ERP adoption by Malaysian manufacturers is dismal, says iContro
Malaysian ERP specialist iContro Software says the level of enterprise resource planning adoption by Malaysian manufacturers is very low especially in the process based manufacturing sector.
iContro Software [iContro] chief executive officer Frank Lee shared the company's recent findings on the current state of computerisation in the manufacturing sector, which he said was Malaysia's second largest industry sector.
Despite the progress made in other ICT areas such as mobility, digital media, big data, and cloud computing, Lee said similar "advancement in the biggest enterprise area - the Enterprise Resource Planning (ERP) is still sadly lacking."
"The behemoth ERP system is the core of all large enterprises and business operations whether in the public sector, telco, financial and retail. Yet, the advancements and technological upgrades within the ERP is one of the slowest and most painful," he said.
In particular, ERP usage in process-based manufacturing is "at a very basic level of computerisation and automation," said Lee, adding that manufacturing is generally divided into two types - Process and Discrete, the former is complex as it involves products that cannot then be broken down into its component parts once produced such as chemicals and raw material substances, oil & gas fuels, pharmaceutical goods and bio-engineered materials.
"As a significant portion of local manufacturers are process-based, it is not far-fetched to assume that this is currently one of the least automated sectors in the country, despite it being a top economic activity for Malaysia," he said.
ERP systems challenged by complexity, Lee said the company estimated that less than one third of Malaysia-based process manufacturers deploy an ERP system.
"Perhaps the main reason for this dismal ERP phenomenon in Malaysia and the region, is because most ERP systems available cannot cope with the highly complex nature of process-based manufacturing," he said.

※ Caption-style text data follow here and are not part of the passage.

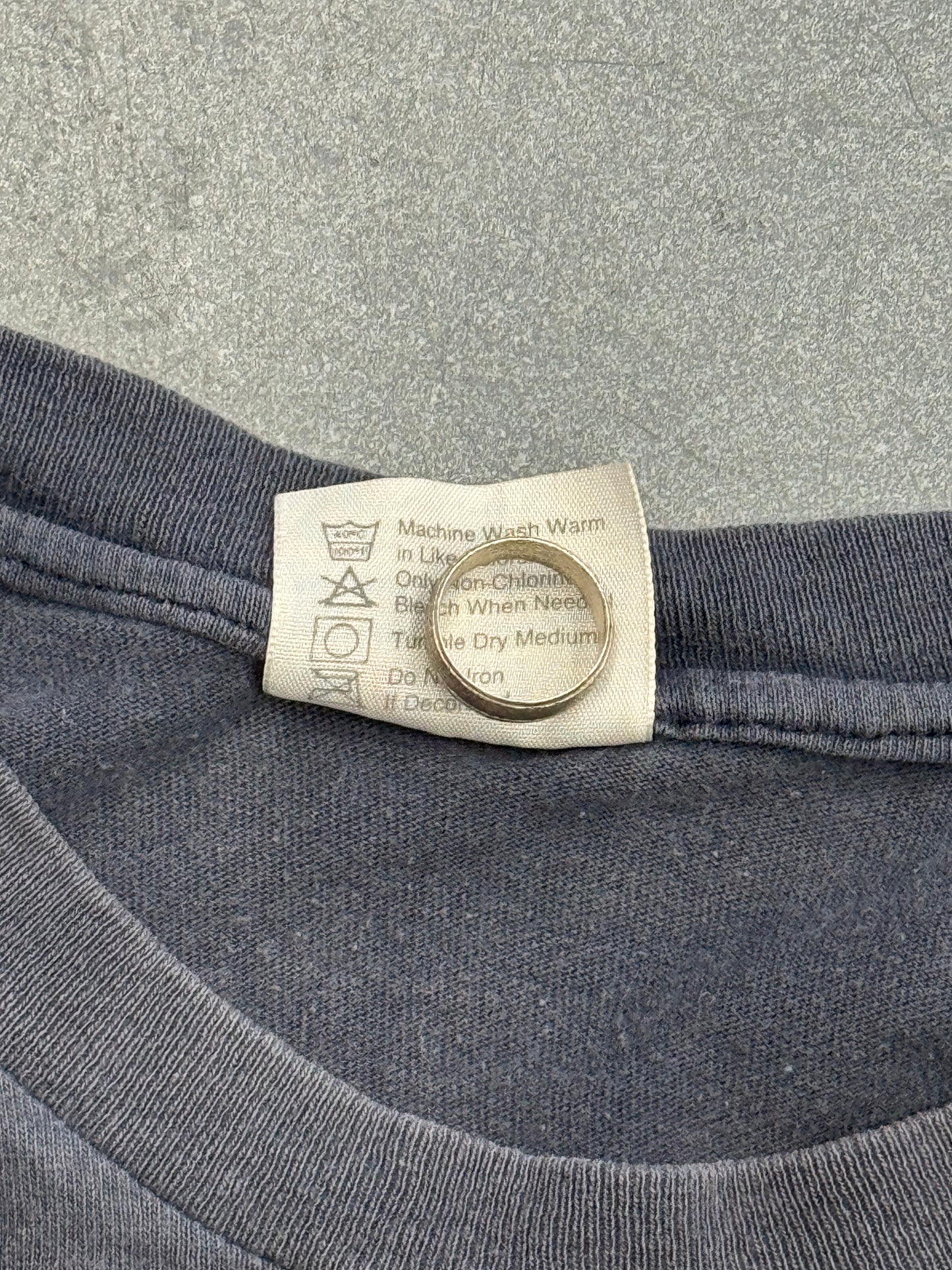 1988 OZZY OSBOURNE "NO REST FOR THE WICKED" TOUR TEE (HANES TAG)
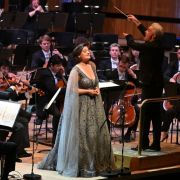 Beth Taylor, Edward Gardner and the London Philharmonic Orchestra &copy; Mark Allan Photography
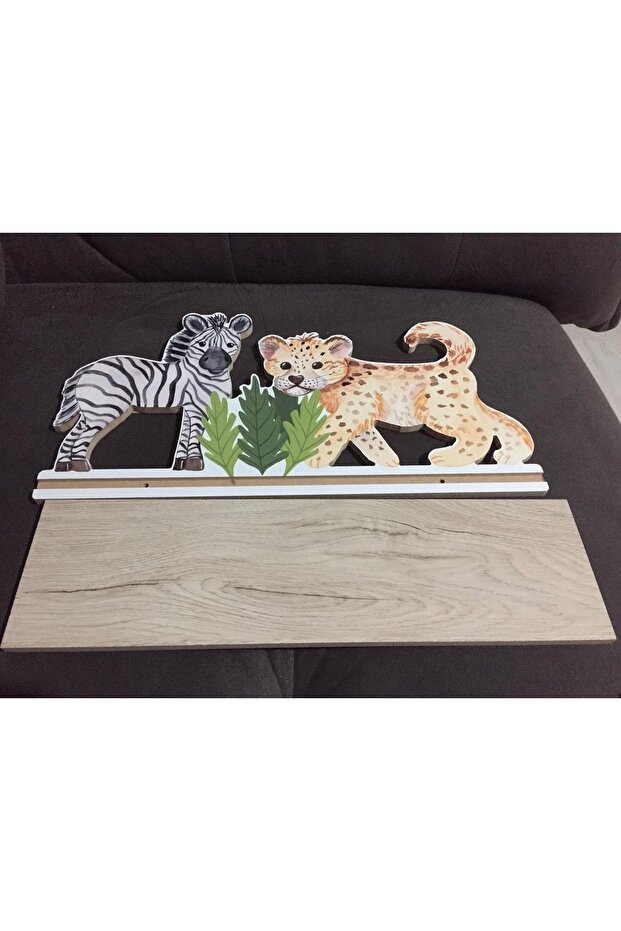 Safari Duvar Rafı - 2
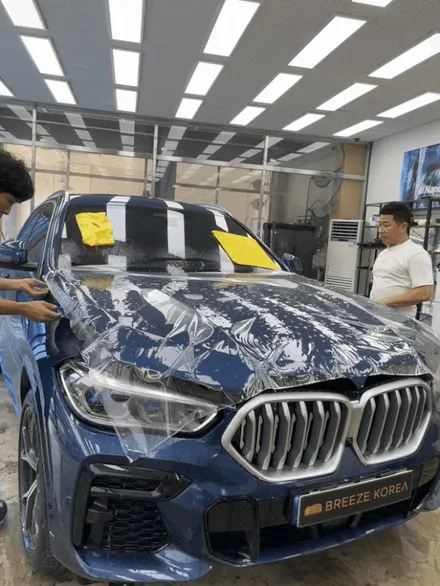 청주 본넷 PPF 자동차보호필름 시공 [BMW X6] / 경기 안성 원곡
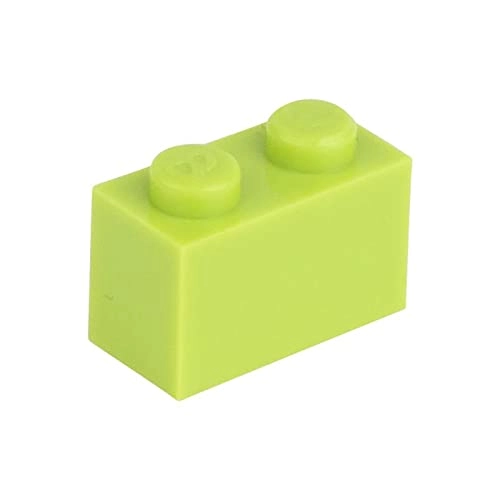 Clamping Blocks 1 x 2 - 200 pcs 180 green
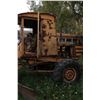 Image 5 : Vintage grader. Not running, but appears mostly complete. Possible project or a construction company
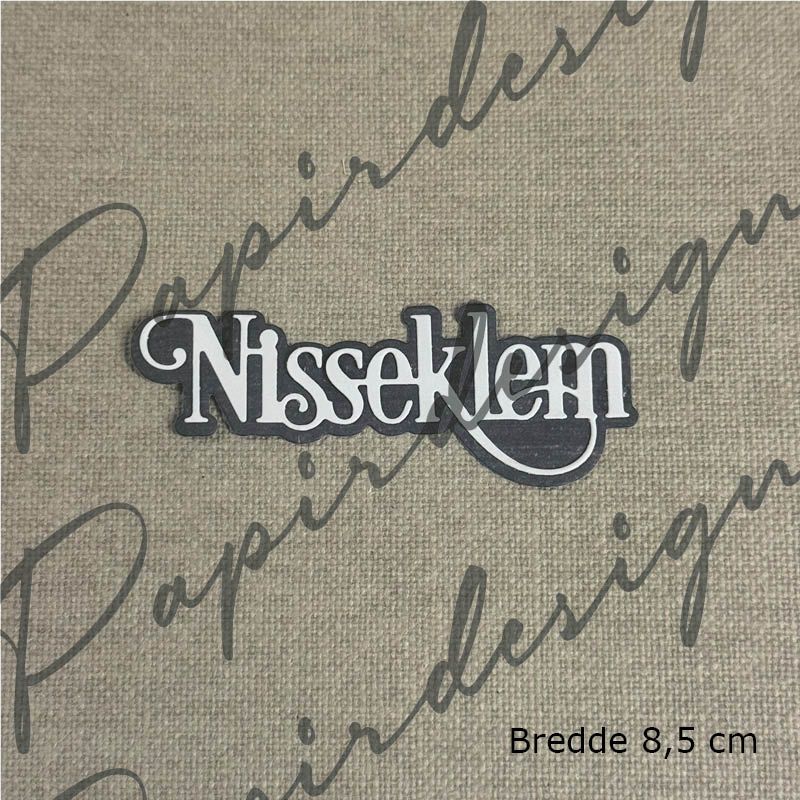 Papirdesign | Dies - Nisseklem 2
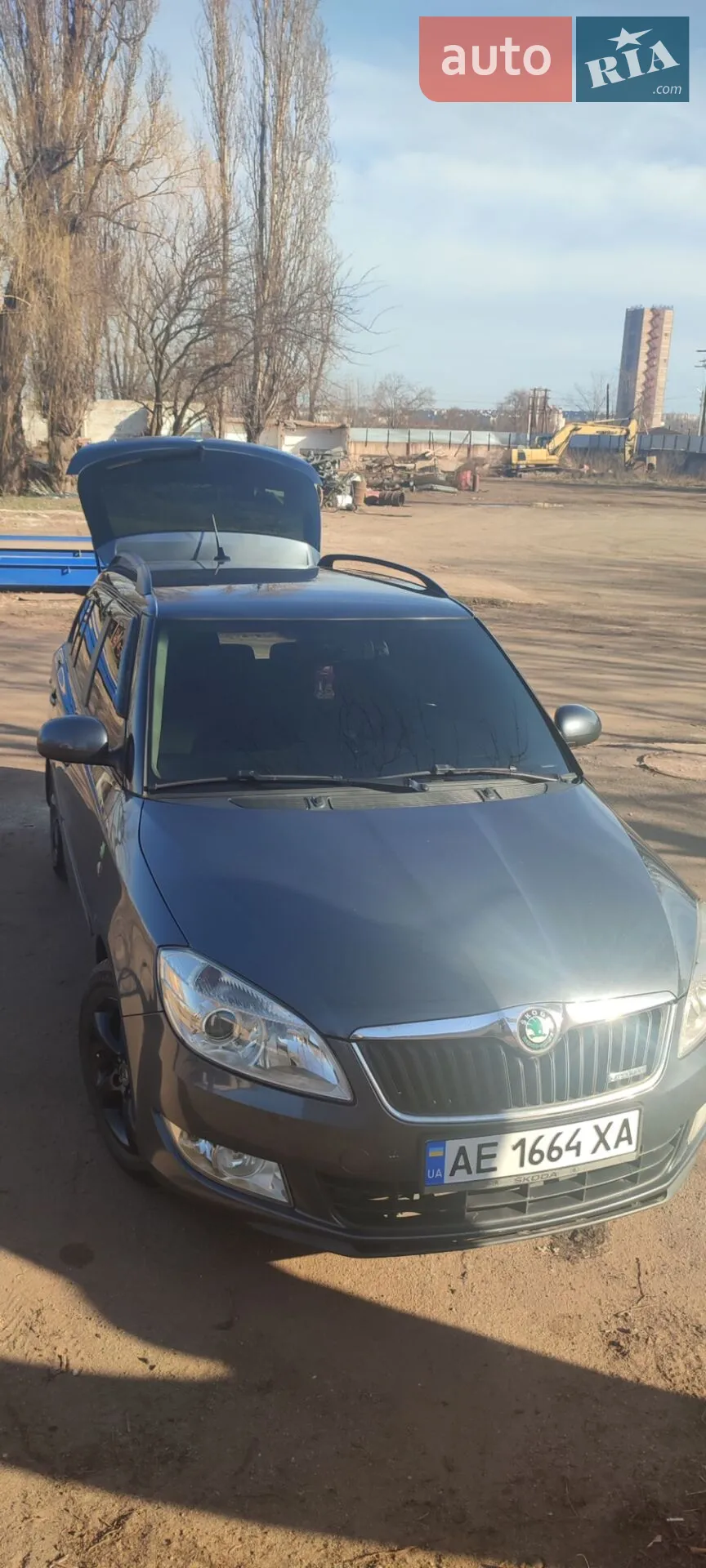 2011 Skoda Fabia - мініатюра 3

"Even if the manufacturers have some kind of ERP system, they are mostly limited to handle the manufacturers' financials, distribution or HR functions only instead of being optimised to integrate and automate the actual and entire process manufacturing operations," Lee said.
"However the ERP market in Malaysia is slowly but surely undergoing a transformation as companies scrutinize that the capabilities of their IT purchases can actually perform what the business requires, in the face of ever growing competition in the Market Place," he said.
"Most of the paint manufacturers in Malaysia today use iContro as their default ERP - simply because it works extremely well to support all the complexities in their niche operations, and is much more affordable than other international ERP brands in the market," said Lee, adding that iContro was also attracting interest from players in other sectors such as building materials related, oil & gas and property.